People have shaped most of terrestrial nature for at least 12,000 years.
Erle C EllisNicolas GauthierKees Klein GoldewijkRebecca Bliege BirdNicole BoivinSandra DíazDorian Q FullerJacquelyn L GillJed O KaplanNaomi KingstonHarvey LockeCrystal N H McMichaelDarren RancoTorben C RickM Rebecca ShawLucas StephensJens-Christian SvenningJames E M WatsonPublished in: Proceedings of the National Academy of Sciences of the United States of America (2021)

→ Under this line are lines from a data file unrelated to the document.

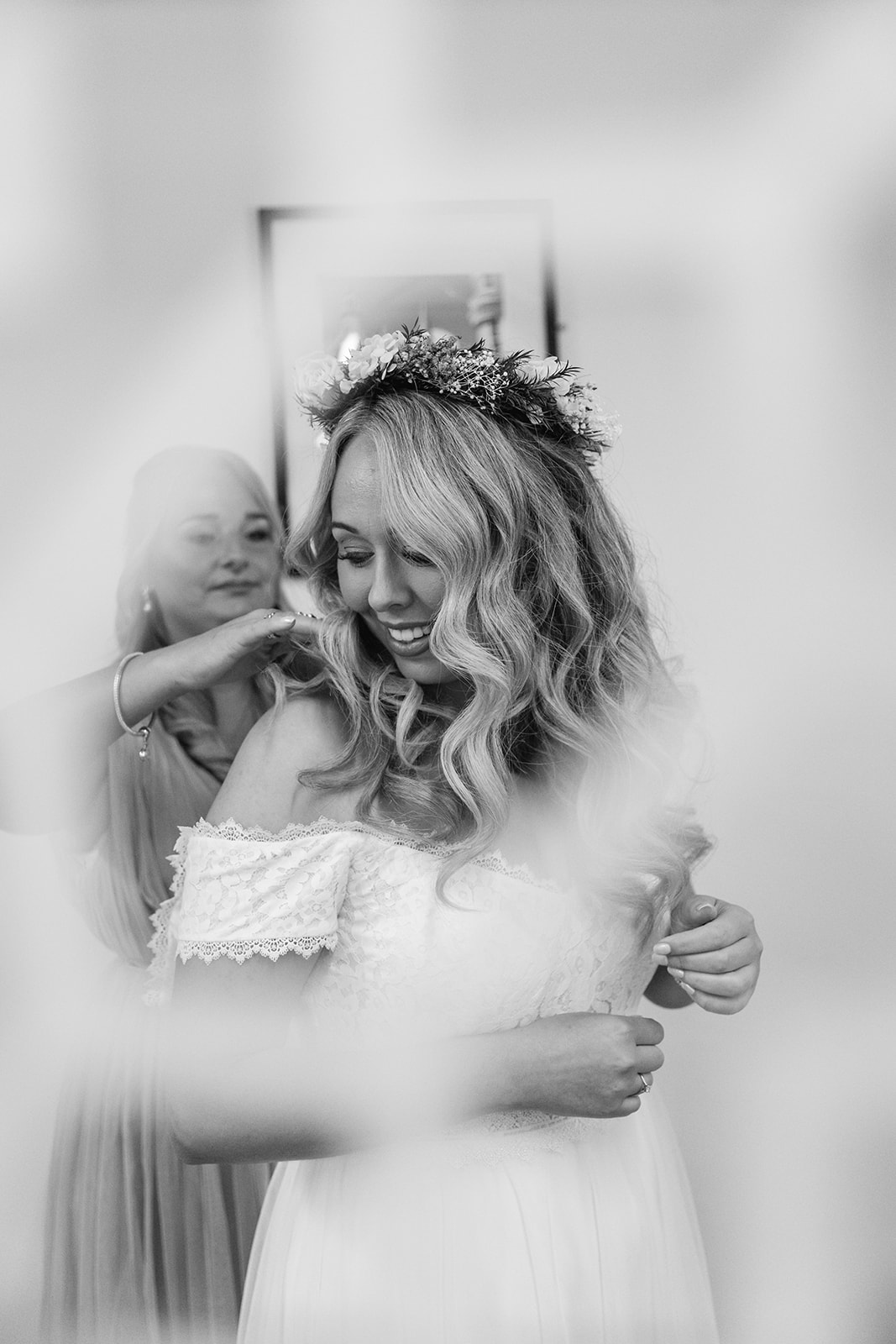 Bride getting ready at Field Place Wedding Worthing, Sussex. By OliveJoy Photography.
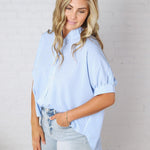 Greer Oversized Button Down Top - Blue FINAL SALE
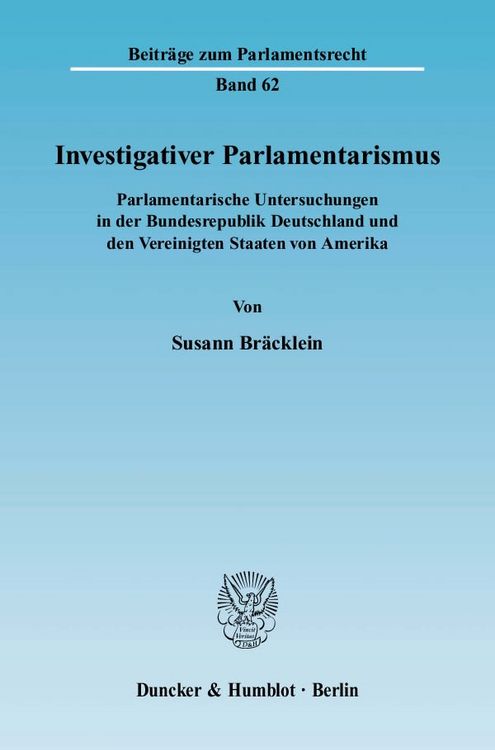 Produktbild: Investigativer Parlamentarismus.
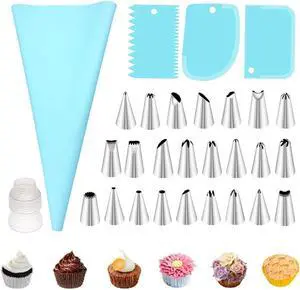 29 Pcs Piping Bags and Piping Tips Set, Stainless Steel Frosting Piping Bake Cake Decorating Kit, Pastry Cake Decorating Tips For Cookies Cupcake 29 Pcs Piping Bags and Piping Tips Set, Stainless Steel Frosting Piping Bake Cake Decorating Kit, Pastry Cake Decorating Tips For Cookies Cupcake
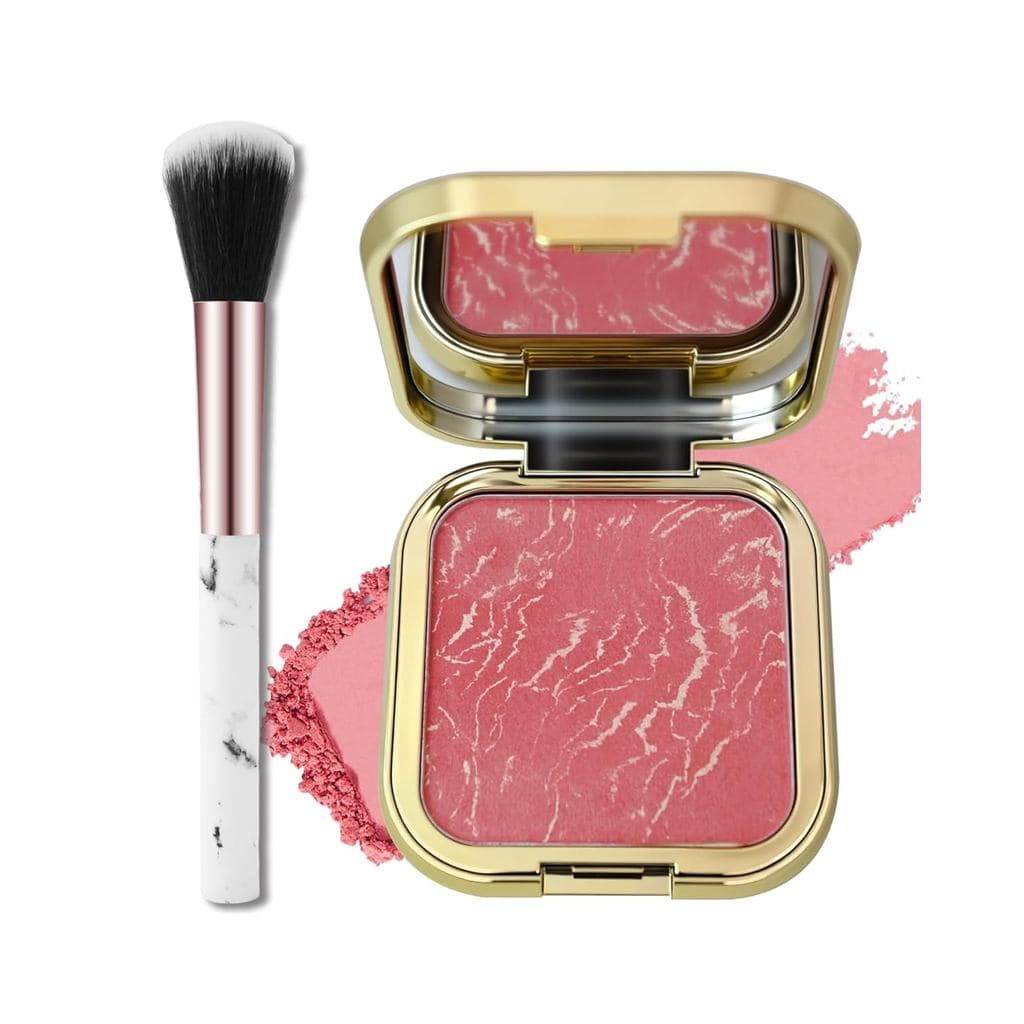 Blush Cozido, Blush Individual Efeito Mármore Pêssego para as Maçãs do Rosto, Blush em Pó Mate Sedoso com Espelho e Pinc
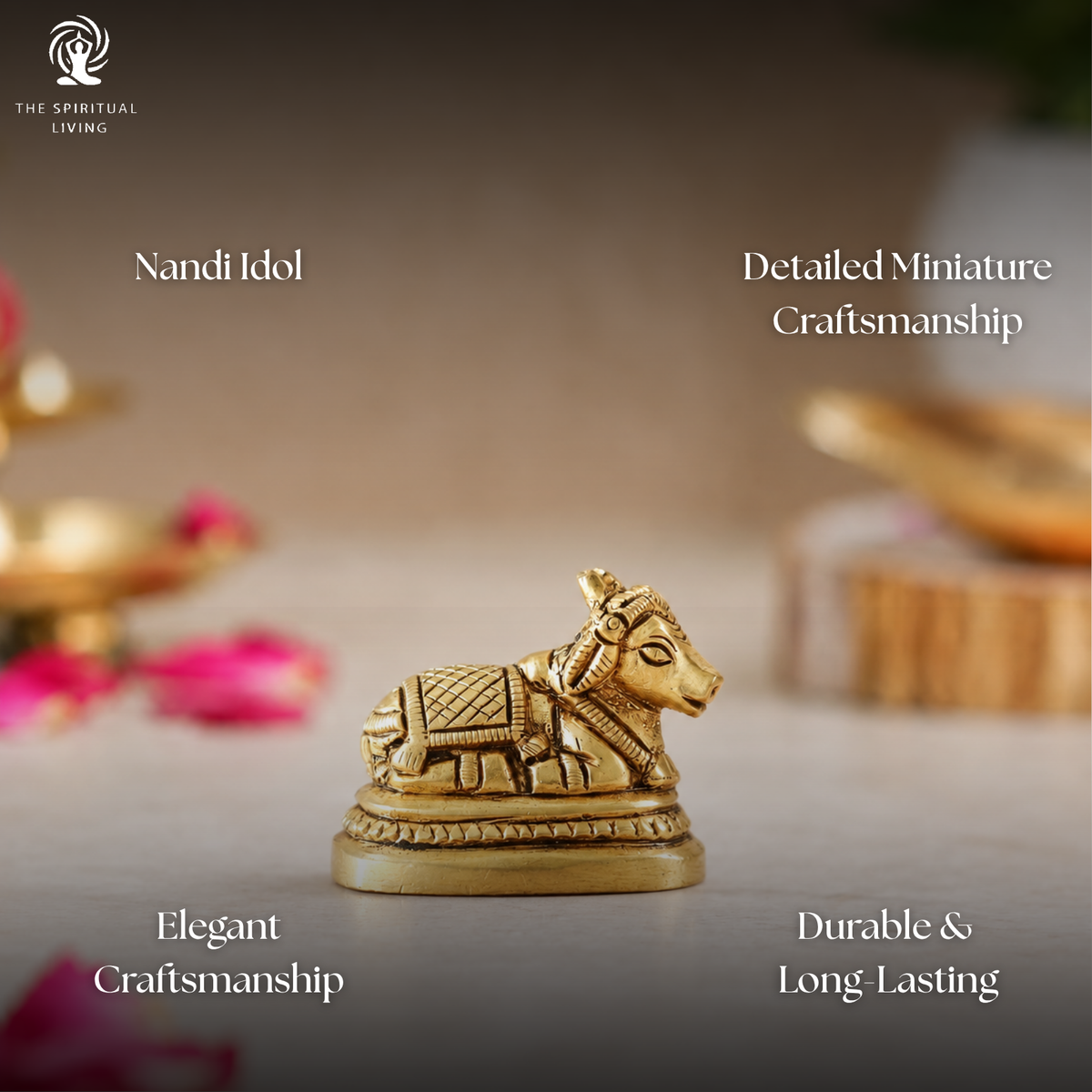 Nandi Idol Small Size | 4.5 Cm | Brass Murti | नंदी | Bull | Vastu | Ideal for Gifting | Nandi for Shivling | Miniature |
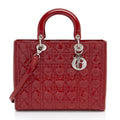 Dior Cannage Patent Leather Lady Dior Large Tote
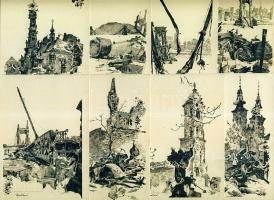 1946 Budapest az ostrom után 8 darab képeslap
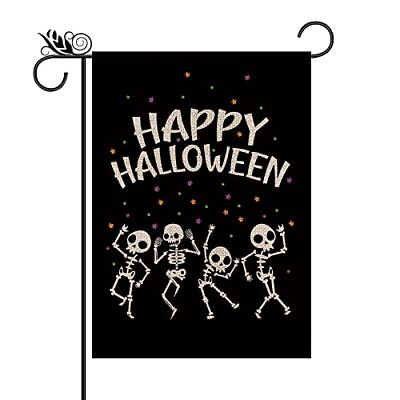 #ad Halloween Skeleton Garden Flag Happy Halloween Vertical Double Sided Holiday ... $100.35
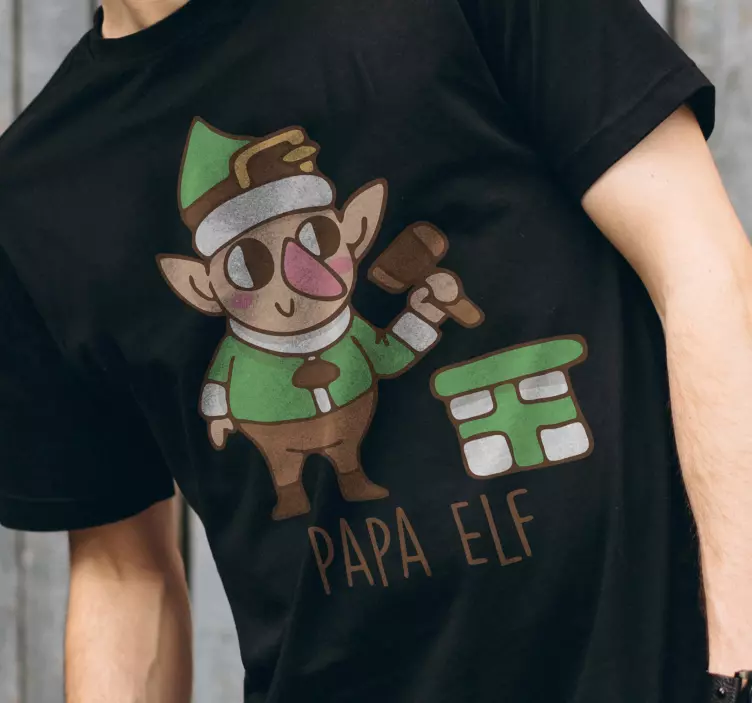 Maglietta personalizzata Natale motivo festivo di papà elfo - TenStickers
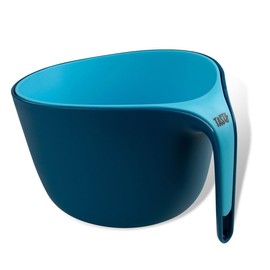 Tasty 2-Piece Plastic Colander with Container, Sieve Strainer, Colander Drainer with Mixing Bowl, Perforated Strainer, Dishwasher Safe, Dimensions: 26 x 24 x 17 cm, Colour: Light & Dark Blue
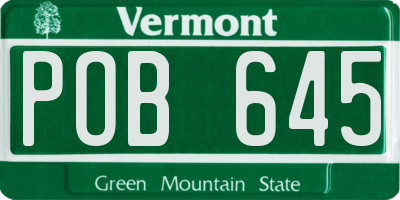 VT license plate POB645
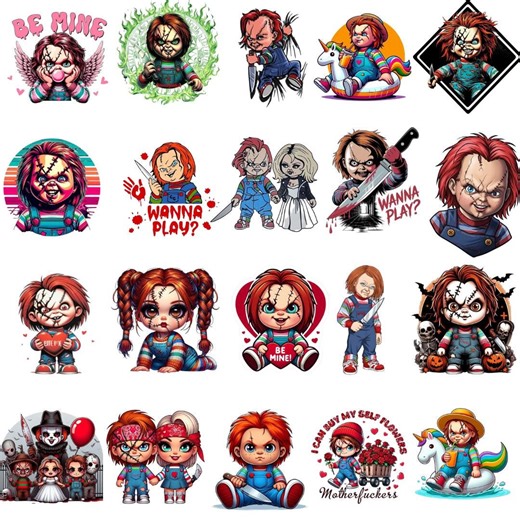 Chucky Doll PNG Set: Kawaii Horror Clipart for Sublimation Digital Download - Etsy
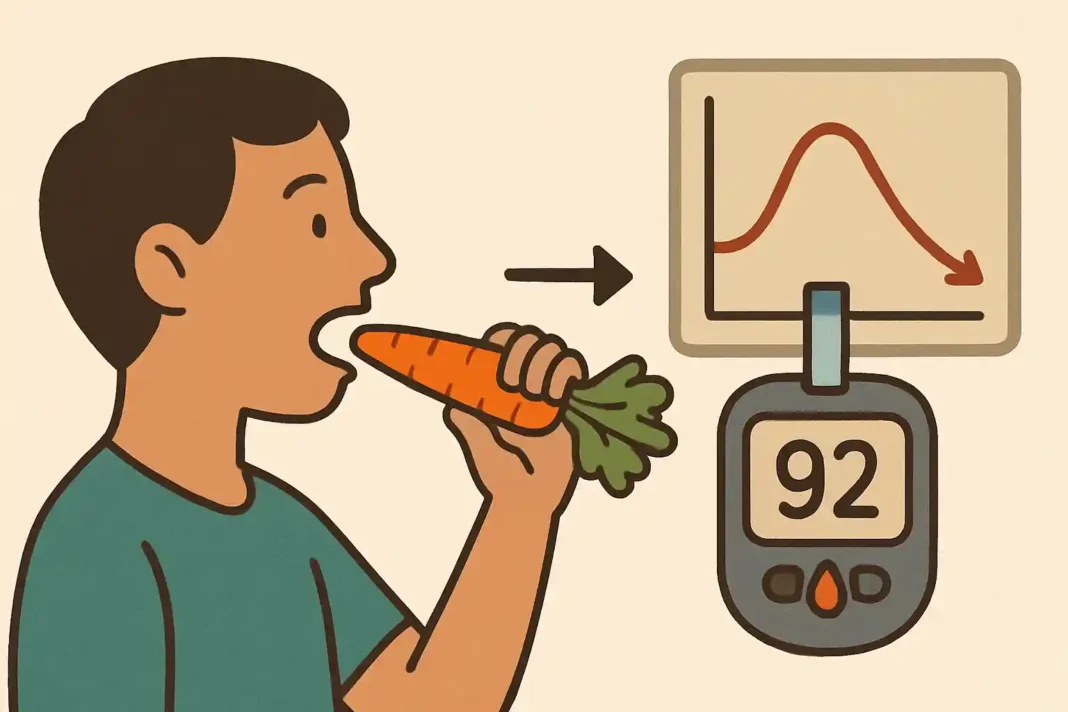 Karotten auf einem Teller, gesund für Blutzucker und Darm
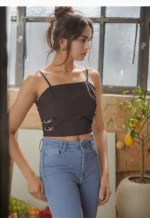 Side Clasp Detail Crop Cami top in BLACK - Image 3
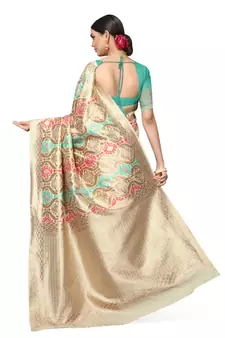 Turquoise Woven Silk Blend Saree With Blouse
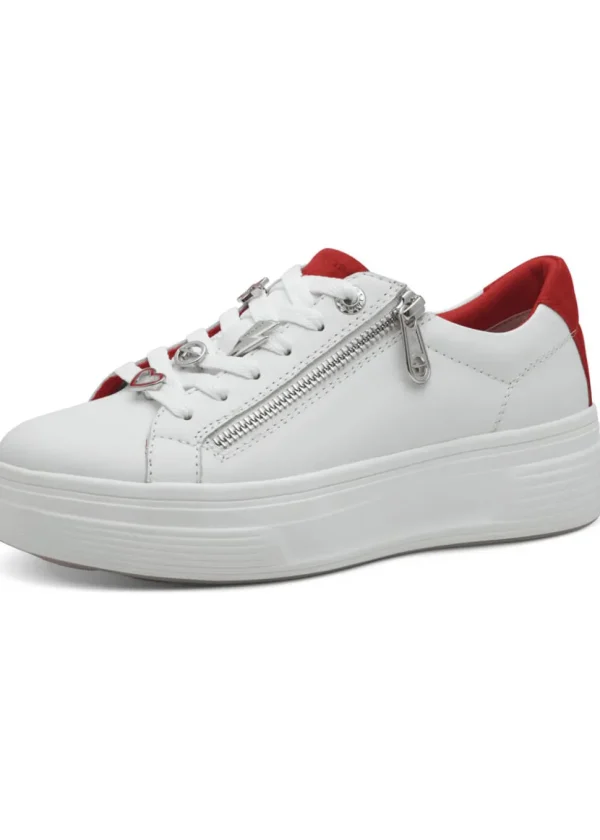 Tamaris Comfort Eden Heart Sneakers White Red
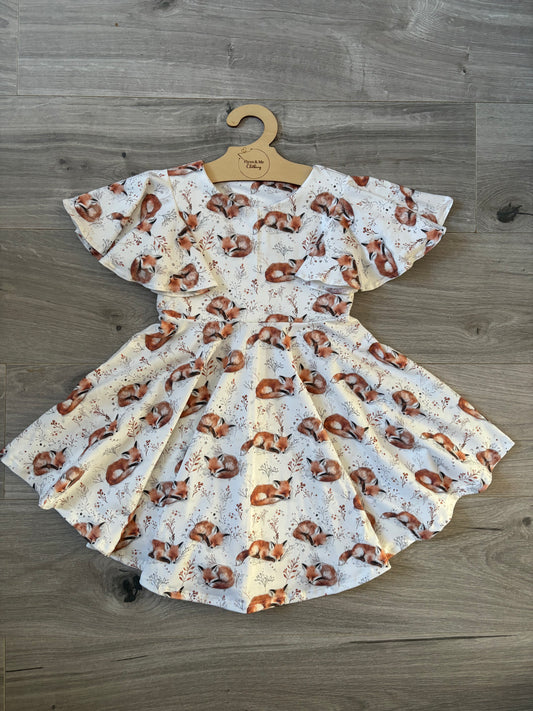 Slumbering Fox Flounce Dress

Archaeological and paleoecological evidence shows that by 10,000 BCE, all human societies employed varying degrees of ecologically transformative land use practices, including burning, hunting, species propagation, domestication, cultivation, and others that have left long-term legacies across the terrestrial biosphere. Yet, a lingering paradigm among natural scientists, conservationists, and policymakers is that human transformation of terrestrial nature is mostly recent and inherently destructive. Here, we use the most up-to-date, spatially explicit global reconstruction of historical human populations and land use to show that this paradigm is likely wrong. Even 12,000 y ago, nearly three quarters of Earth's land was inhabited and therefore shaped by human societies, including more than 95% of temperate and 90% of tropical woodlands. Lands now characterized as "natural," "intact," and "wild" generally exhibit long histories of use, as do protected areas and Indigenous lands, and current global patterns of vertebrate species richness and key biodiversity areas are more strongly associated with past patterns of land use than with present ones in regional landscapes now characterized as natural. The current biodiversity crisis can seldom be explained by the loss of uninhabited wildlands, resulting instead from the appropriation, colonization, and intensifying use of the biodiverse cultural landscapes long shaped and sustained by prior societies. Recognizing this deep cultural connection with biodiversity will therefore be essential to resolve the crisis.